His elasticity mirrors that of the 2013 version of her, who slinked onstage just after 11:30 p.m. and took her spot amidst a mic stand, an MPC beat machine, a Macbook Pro bearing a sticker reading “Treehugging Dirt Worshipper,” and an arsenal of maracas and casabas. For all the esoteric gear that left one wondering how exactly it would fit into a set that includes the jazzy Mama’s Gun, the sample-heavy Worldwide Underground, and deep-pocket New Amerykah albums, it was her look that drew the most immediate attention. The oversized black hat tilted cock-eyed over a head of floor-length braids (unfortunately not her own) gave her an appearance somewhere between a character from “Hattytown” and the Alchemist from “The Holy Mountain.” “Grambling State in the house,” she said to a buzz of cheers and “Ah-gee pri-eed!” The look encapsulated Badu in all her contradictions: exotic, earthy, regal, irreverent, but it also gave the audiences on either side of the room two different experiences for the opening stanza. On the right, she was veiled and mysterious.

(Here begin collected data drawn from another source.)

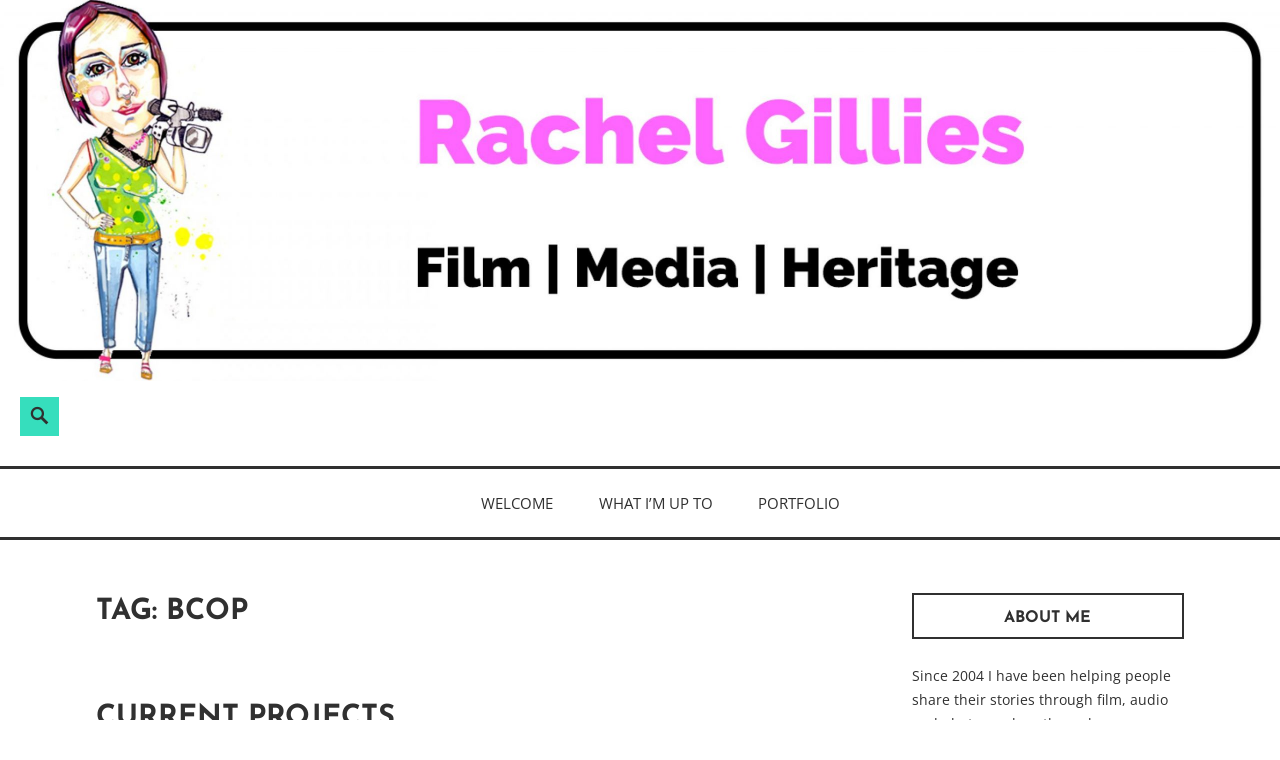

--- FILE ---
content_type: text/html; charset=UTF-8
request_url: https://community-film-maker.org.uk/wp-admin/admin-ajax.php
body_size: -240
content:
17052.0fc41d0934bd0ad7309ddc1beb57cc1c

Only Thundercat’s facial expressions gave visual insight into her disposition for the diaphanous ballad “20 Feet Tall.” On the left, she was beaming and unguarded, starkly lit with blues and yellows, but from either perspective, she was simply fun to watch. She’s either twirling beautiful shapes in the air while singing, or tossing her lavish braids around while high stepping and pirouetting from one end of the stage to the other.

This wasn’t an evening for exacting recreations of celebrated songs. There was no set list, and thus, it was more like whatever fit the moment and Badu had the chops to pull it off. While her albums almost always present a tapered view of her vocal range, she sang Baduizm’s “Otherside of the Game” with potent, sustained control despite adlibbing a sizable chunk of its lyrics. That unpredictability was the cornerstone in Badu’s claim to neo-soul supremacy. Her unaccompanied work on the drum machine started with Bambaataa-esque beat skittering and evolved from vocal beatboxing into a full-blown cover of Grandmaster Flash’s ‘Freedom.”

The palette-expanding gimmickry aside, Badu’s voice can still fill a room, and when she pulls back, her audience is always willing to do it for her. She soaked “Stay” in reverb that completely faded out unbeknownst to the group of women in orchestra singing their hearts out. Her sociopolitical invective played especially well with the A&T alumni, as she offered an especially pointed line from “Soldier” (“To the girls on prescriptions pills, I know how ya feel”) as the place setter for the room to pick up the next line. The reward was an all-out jam on “On and On” where Thundercat and Cleon Edwards emerged from deep in the pocket to score an Erykah Badu funk ballet.

As predictable as any part of her set could have been Badu’s closing offering of course brought out “Tyrone,” arguably her biggest hit that never was thanks to a servicing misstep. Some of her most seething, pained lyrics have taken on collateral meaning thanks to the period My Morning Jacket spent covering it (“…you gotta bring JIM JAMES, Paul and Tyrone”), but she had yet another surprise tucked away. At just past 1 a.m., she announced to the weary crowd that she was headed to an all-night DJ gig at the Dynacon Center under her alias DJ Lo Down Loretta Brown, dropping dubbed out mixes of Lil Wayne, thumped-up mixes of SWV and her own remixed hits, not just sealing #GHOE for the Aggies (the following night’s TI, J. Cole, Kelly Rowland and Juicy J show was just icing), but one of the best nights of music in Greensboro this year.